Northern Ireland Electricity have opened up their first ever dedicated training facility for specialist high-voltage pylon work in Derry.
New transmission towers have now been installed at NIE’s unique Derry base to add to smaller scale wooden cable pole training equipment already on site.
This will mean engineers and contractors from across Northern Ireland will no longer have to travel to Britain for the highly specialised training and upskilling.
It will also mean a significant increase to the small pool of workers who are trained to the level needed to work on such infrastructure.
As well as NIE apprentices, the towers will also be opened up to give existing transmission engineers, graduate engineers and contractors the chance to practice working on this type of network in a safe environment.
Speaking to the Journal at their Campsie base yesterday, NIE representatives said the three new towers measure up to 12.3ms in height and represent a substantial investment for Derry.
NIE training manager Raymond McMenemey said: “This new facility at our Campsie site is to enhance the skill of our apprentices on our transmission network.
“They will end up working on that network, increasing the reliability of supply to all our customers.
“It means people will be able to practice in a safe environment so that when they are out fixing the transmission network they will have had a good level of practice.
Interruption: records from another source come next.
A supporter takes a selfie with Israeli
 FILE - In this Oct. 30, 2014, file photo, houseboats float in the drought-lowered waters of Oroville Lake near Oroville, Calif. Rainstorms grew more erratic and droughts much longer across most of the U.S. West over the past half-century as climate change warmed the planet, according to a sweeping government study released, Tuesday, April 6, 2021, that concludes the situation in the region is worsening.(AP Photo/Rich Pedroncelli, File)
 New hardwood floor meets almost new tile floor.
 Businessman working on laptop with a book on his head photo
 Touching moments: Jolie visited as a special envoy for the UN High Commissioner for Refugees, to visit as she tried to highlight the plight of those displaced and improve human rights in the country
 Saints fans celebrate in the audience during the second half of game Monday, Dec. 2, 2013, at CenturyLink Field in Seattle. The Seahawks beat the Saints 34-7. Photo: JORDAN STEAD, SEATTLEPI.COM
In the past we would have had to send people to the UK for training, or train people on live jobs, outages.”
Mr McMenemey said that this was later scenario was not ideal as there were time constraints for getting the lines up and running again.
Pylons in the north can measure to up to 120 feet, and can carry around 275,000 volts. One of the new training models simulates the top tier of a large scale tower, complete with ladders hanging down off the arms.
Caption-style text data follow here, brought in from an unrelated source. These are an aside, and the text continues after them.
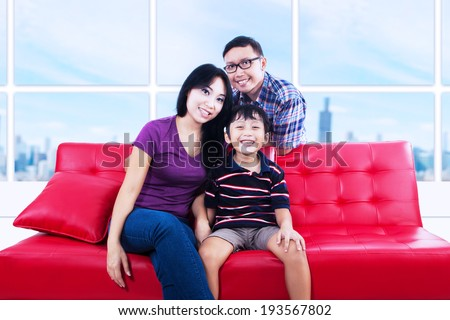 Portrait of happy asian family sitting on couch shot at apartment - stock photo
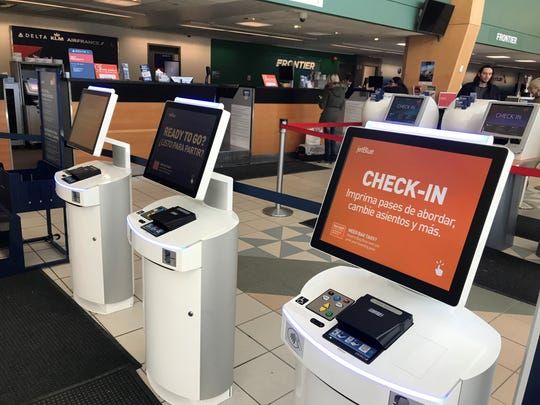 Empty check-in terminals at Burlington International Airport on Wednesday, March 18, 2020.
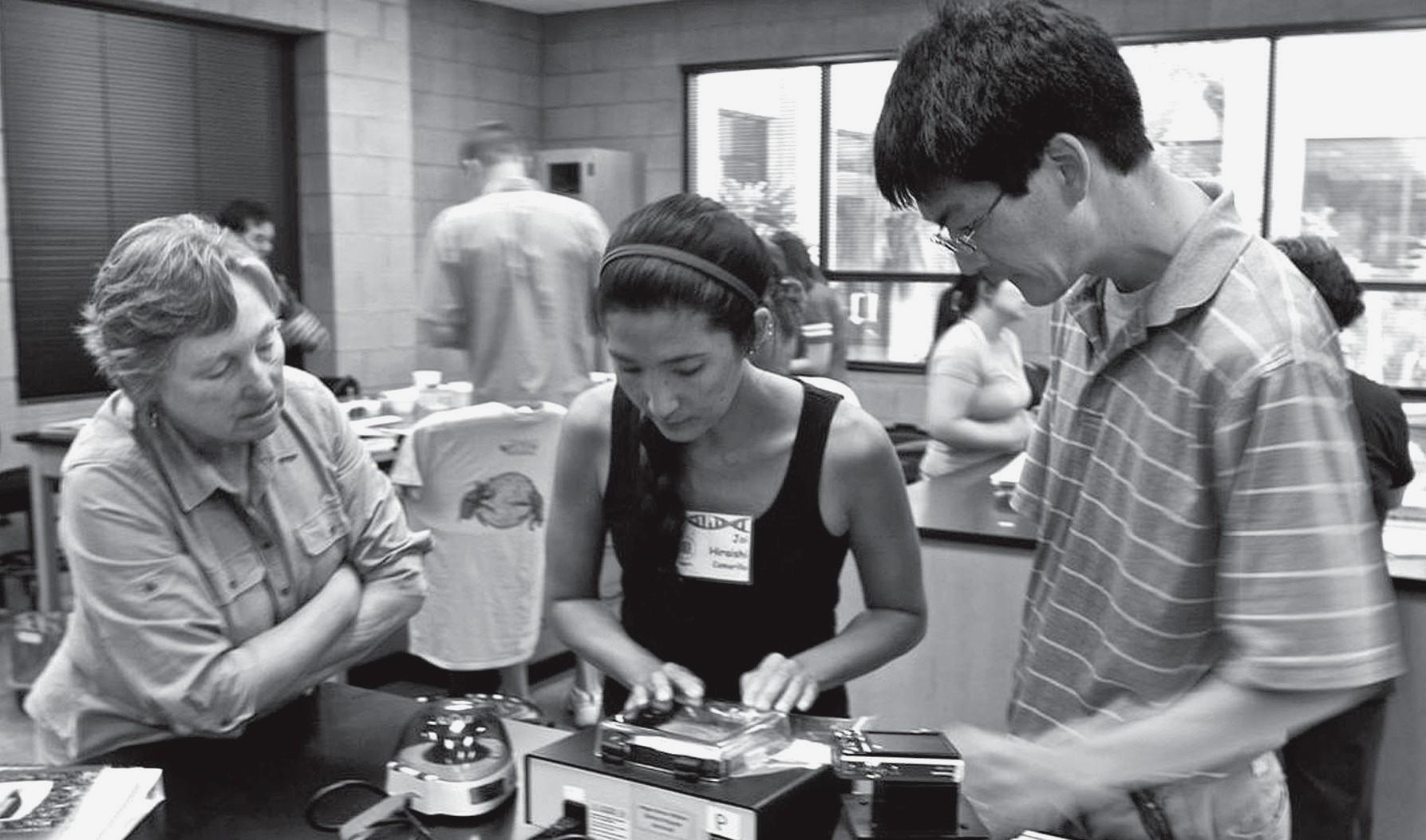 BIOTECH RULES—Camarillo High science teacher Joi Hiraishi, center, learns about the new equipment last year.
At the minute, NIE have 47 apprentices on their books, with another 10 due to be enrolled in what is a three-year training programme this September. Mr McMenemey said however that not all trainees however will go on to do specialist overhead transmission tower work.
Those who do are likely to be tasked to look after the lines during rough weather and emergency conditions, particularly during the winter when electrical infrastructure can sustain damage from ice or storms, as well as undertaking more routine maintenance and repair work.
Once they have trained on the non-live network, recruits will then be brought in to a live facility at the other side of the Campsie site where they will become skilled in areas such as carrying out repairs on overhead infrastructure while ensuring customers don’t go off supply, fitting transformers and sub-stations .
Mr McMenemey said this was a facility“where we can energise the overhead lines and cables at our network voltages and train our staff to the live scenarios, which is about keeping customers on supply when they are doing their work out there.”